* [WHAT YOU HAVE TO DO] Make an exact transcript of the lines in the data below, starting with the one containing "Satellite Map of Cedar County" and going on through the one containing "PackBackinBrewCrusin3 by gstrehlow2011", with both included and the pictures left out.

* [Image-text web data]
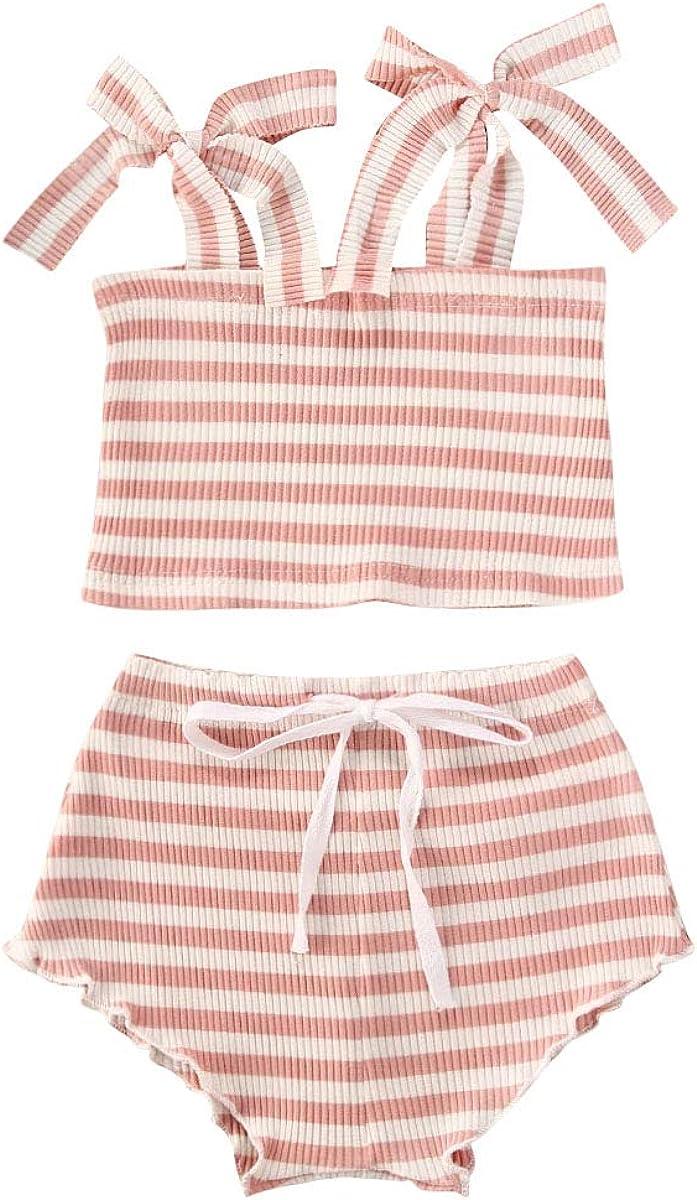 2Pcs Infant Girls Cotton Romper Outfits Knited Tie-up Tub Stripe Excellent Super-cheap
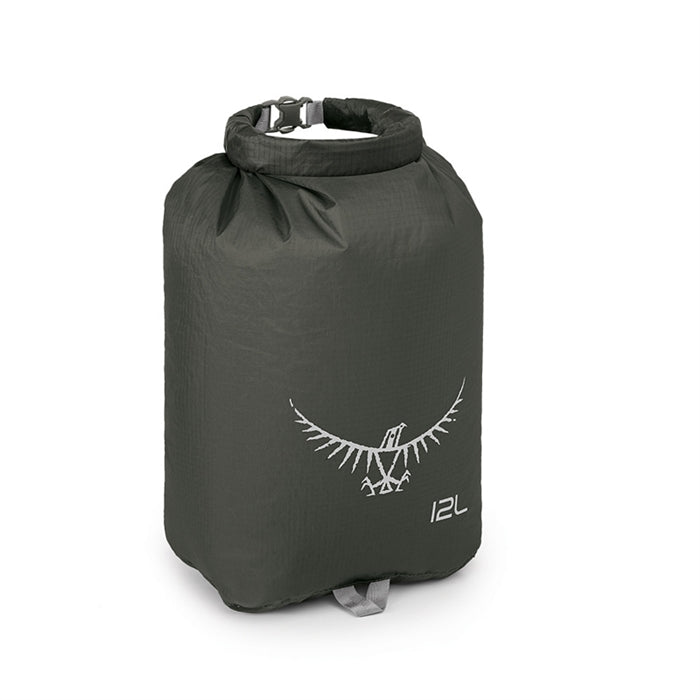 Osprey Ultralight 12L Dry Sack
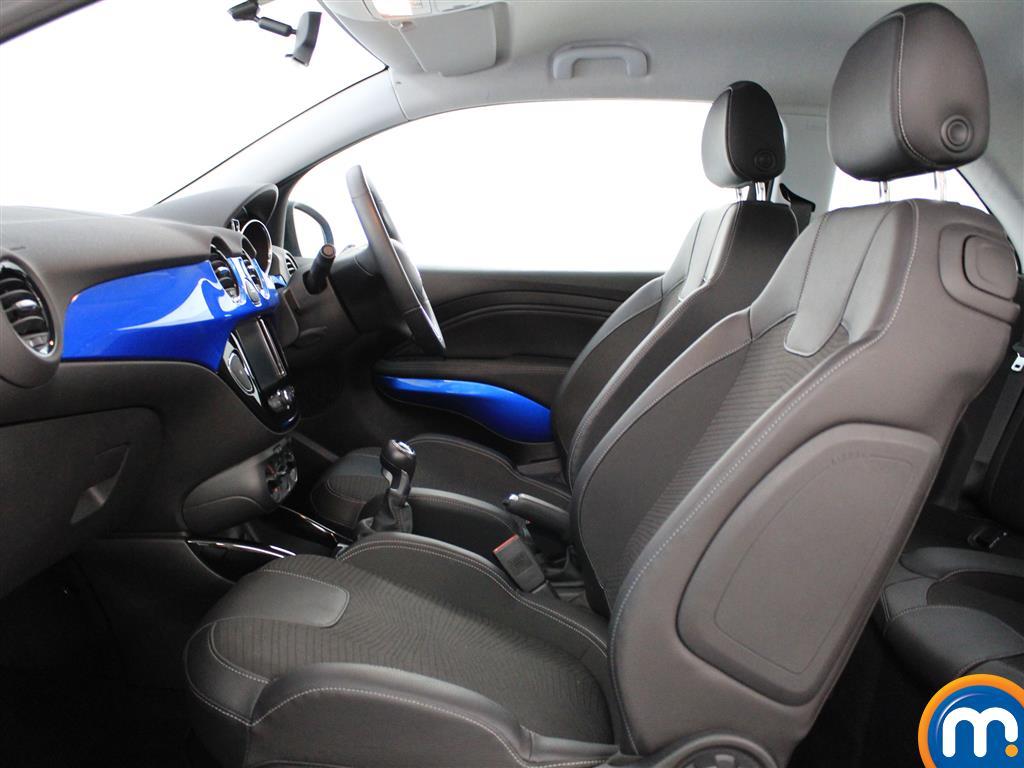 Vauxhall Adam Energised Manual Petrol Hatchback - Stock Number (1015657) - 1st supplementary image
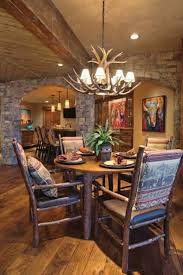 dining room native american home interiors native american home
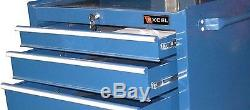 Blue Drawer Heavy Duty Wheeled Rolling Ball Bearing Tool Chest Cabinet Storage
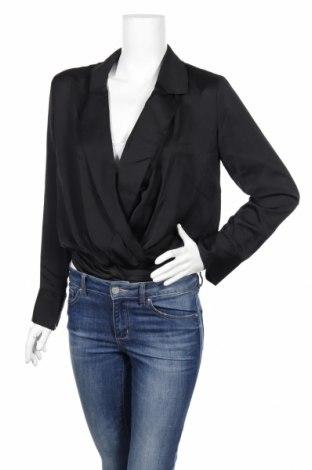 Γυναικεία μπλούζα-Κορμάκι Vero Moda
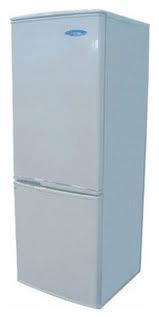 двухкамерный холодильник EVGO ER-2371M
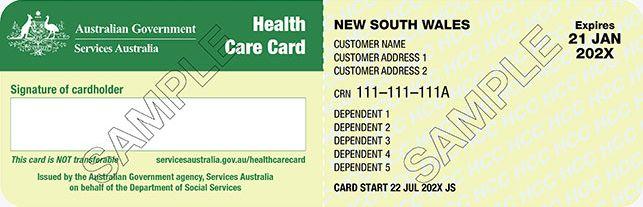 Sample health care card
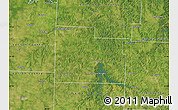 Satellite Map of Cedar County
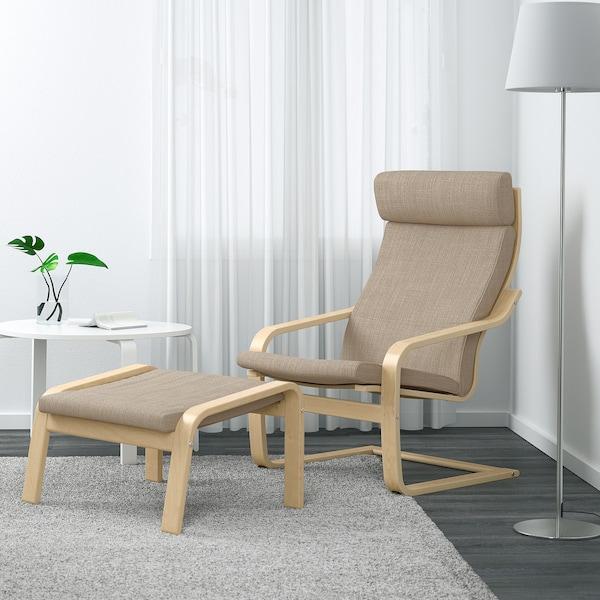 POÄNG Fauteuil, plaqué bouleau/Hillared beige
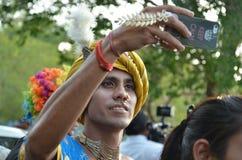 LGBTQlesbian bög, bisexuella personer, transgenders Fotografering för Bildbyråer
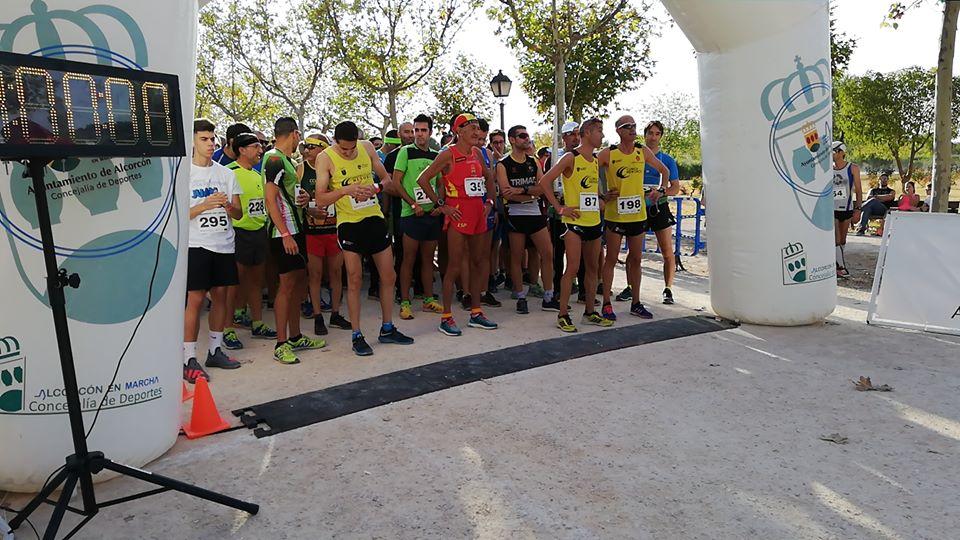 Pera Supermercado Repulsión  carrera2_ ApARKAM - Federación Española de Parkinson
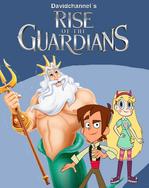 Rise of the Guardians (2012; Davidchannel's Version)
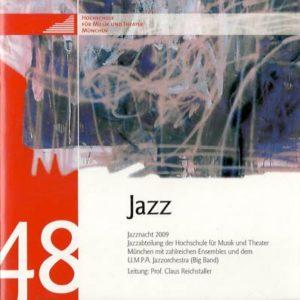 Jazz : Jazznacht 2009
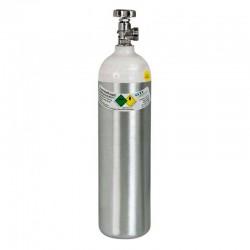 Bouteille d'oxygène en aluminium, 2 l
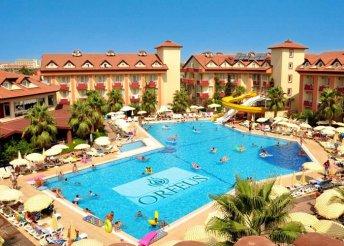 8 nap a török riviérán, Sidében, repülőjeggyel, all inclusive ellátással, az Orfeus Park Hotelben****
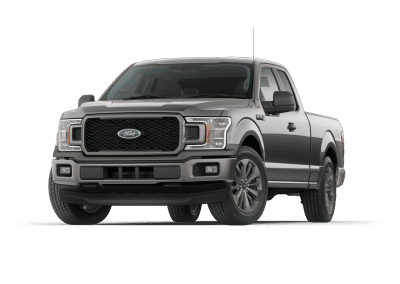 2018 Ford F150 Lead Foot Wheels and Trim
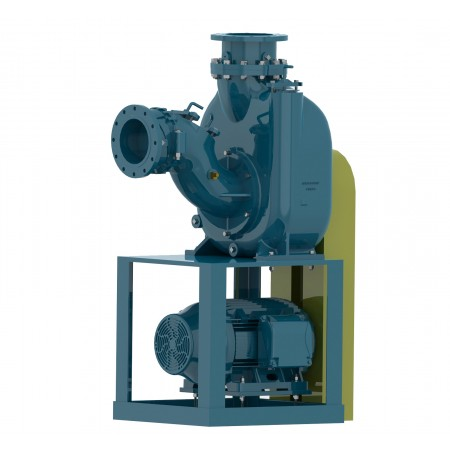 "10"" Self Priming Centrifugal Pump"
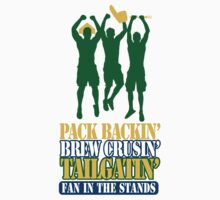 PackBackinBrewCrusin3 by gstrehlow2011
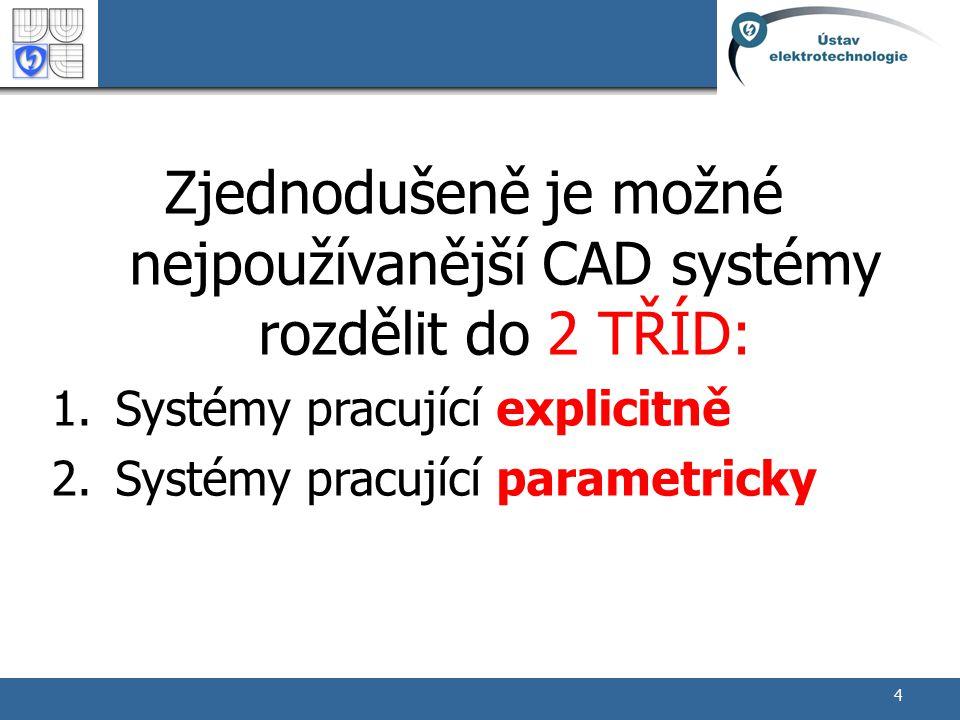 4 Zjednodušeně je možné nejpoužívanější CAD systémy rozdělit do 2 TŘÍD: 1.Systémy pracující explicitně 2.Systémy pracující parametricky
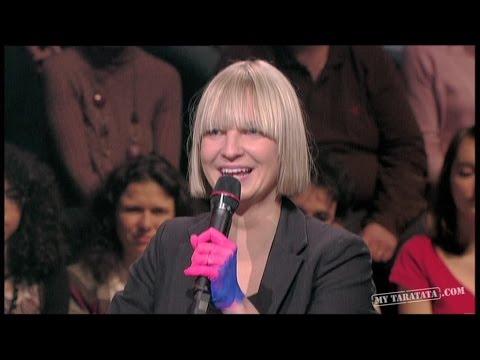 Interview Sia (Taratata N° 309)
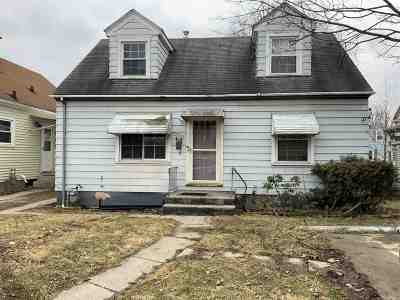 Allen County Single Family Home For Sale: 1805 Brown Street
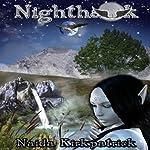 Nighthawk | Naida Kirkpatrick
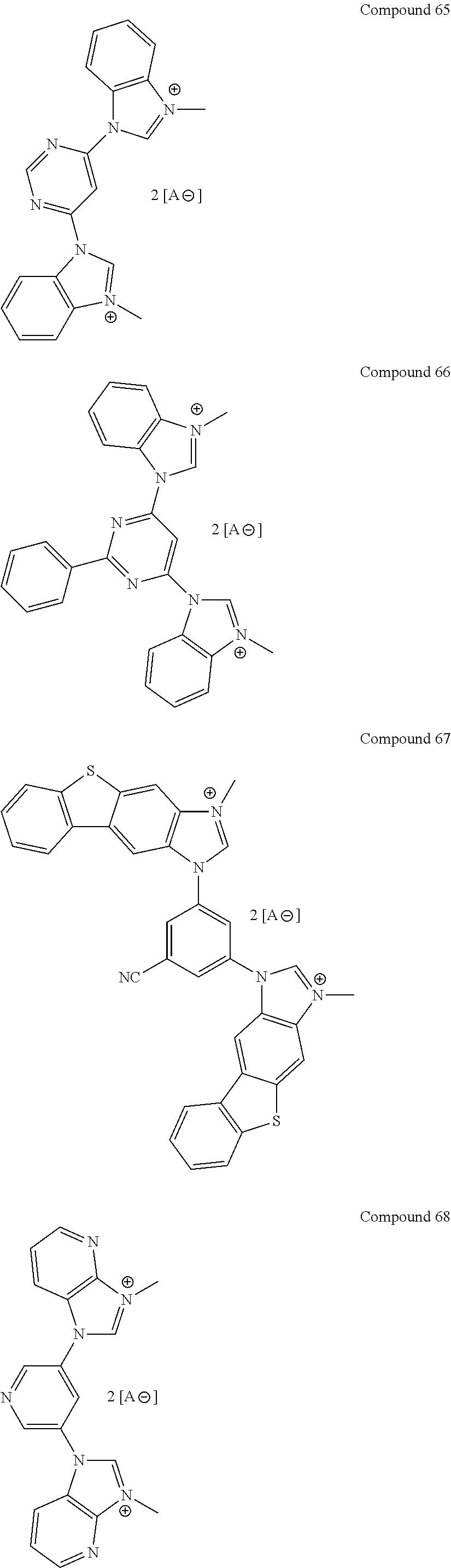 Figure US08563737-20131022-C00022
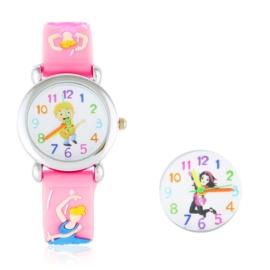 Zegarek dziecięcy baletnica - biały Z1603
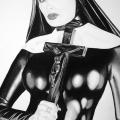 dominating misstress
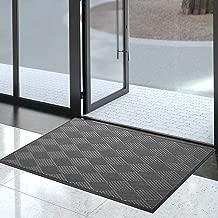 Durable Rubber Door Mat for Indoor Outdoor, 35x59Inch, Non-Slip, Waterproof, Easy Clean, Low-Profile, Commercial Large Doormats for Entry, Patio, High Traffic, Garage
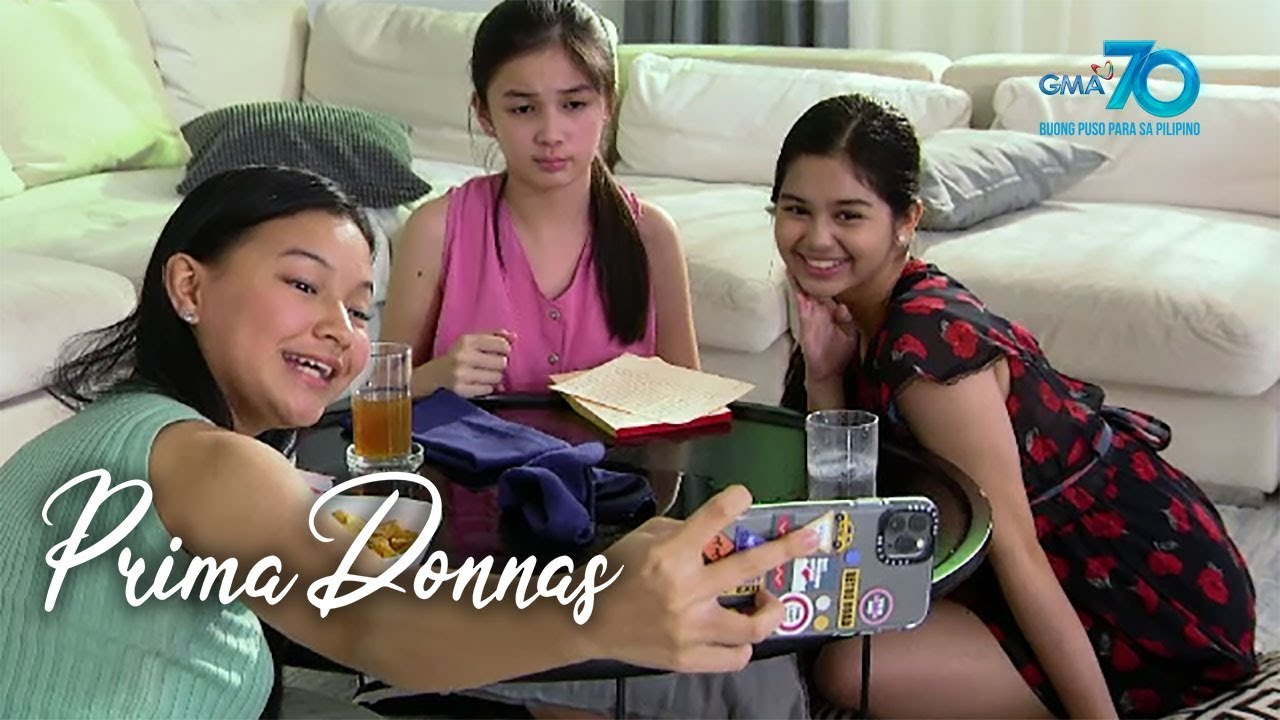 Prima Donnas: Donna Lyn at Donna Belle, tanggap na si Brianna? | Episode 157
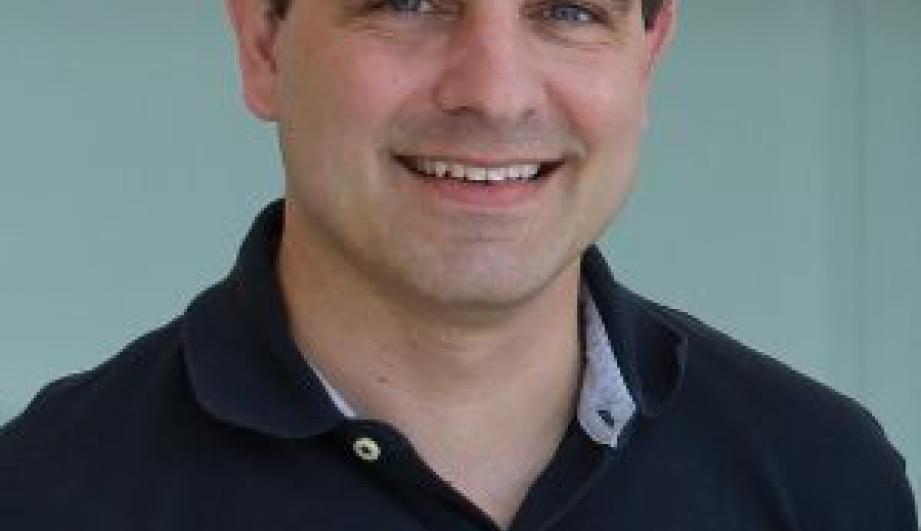 Michael Brehm, PhD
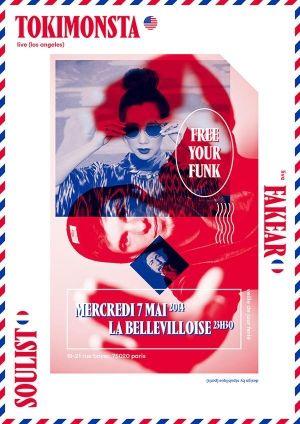 Soirées Clubbing - Free Your Funk avec Tokimonsta (live) + Fakear (live) + Soulist @ Bellevilloise - Paris, 75020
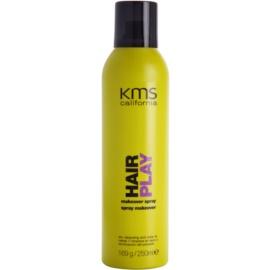 KMS California Hair Play suchý šampon ve spreji  250 ml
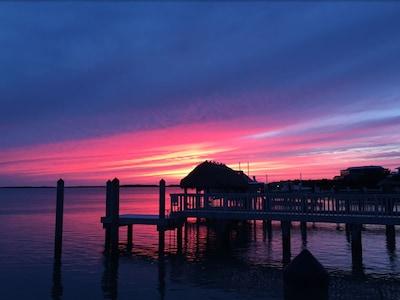 Buccaneer Point, Key Largo, Florida, Verenigde Staten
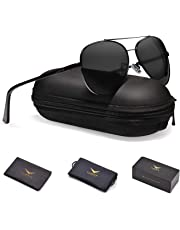 Men Aviator Sunglasses Polarized Women : UV 400 By LUENX,with case 60MM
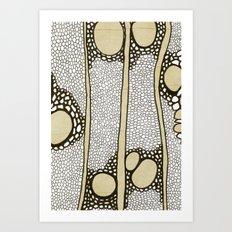 Inside Black Locust Art Print
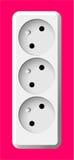 Biała elektryczna potrójna nasadka Obraz Stock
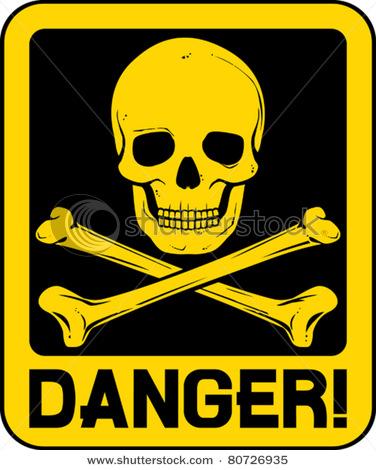 Dangerous skull clipart hd.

* [ANSWER SECTION]
 Satellite Map of Cedar County
 POÄNG Fauteuil, plaqué bouleau/Hillared beige
 LGBTQlesbian bög, bisexuella personer, transgenders Fotografering för Bildbyråer
 Pera Supermercado Repulsión  carrera2_ ApARKAM - Federación Española de Parkinson
 Rise of the Guardians (2012; Davidchannel's Version)
 Jazz : Jazznacht 2009
 Bouteille d'oxygène en aluminium, 2 l
 8 nap a török riviérán, Sidében, repülőjeggyel, all inclusive ellátással, az Orfeus Park Hotelben****
 2018 Ford F150 Lead Foot Wheels and Trim
 "10"" Self Priming Centrifugal Pump"
 PackBackinBrewCrusin3 by gstrehlow2011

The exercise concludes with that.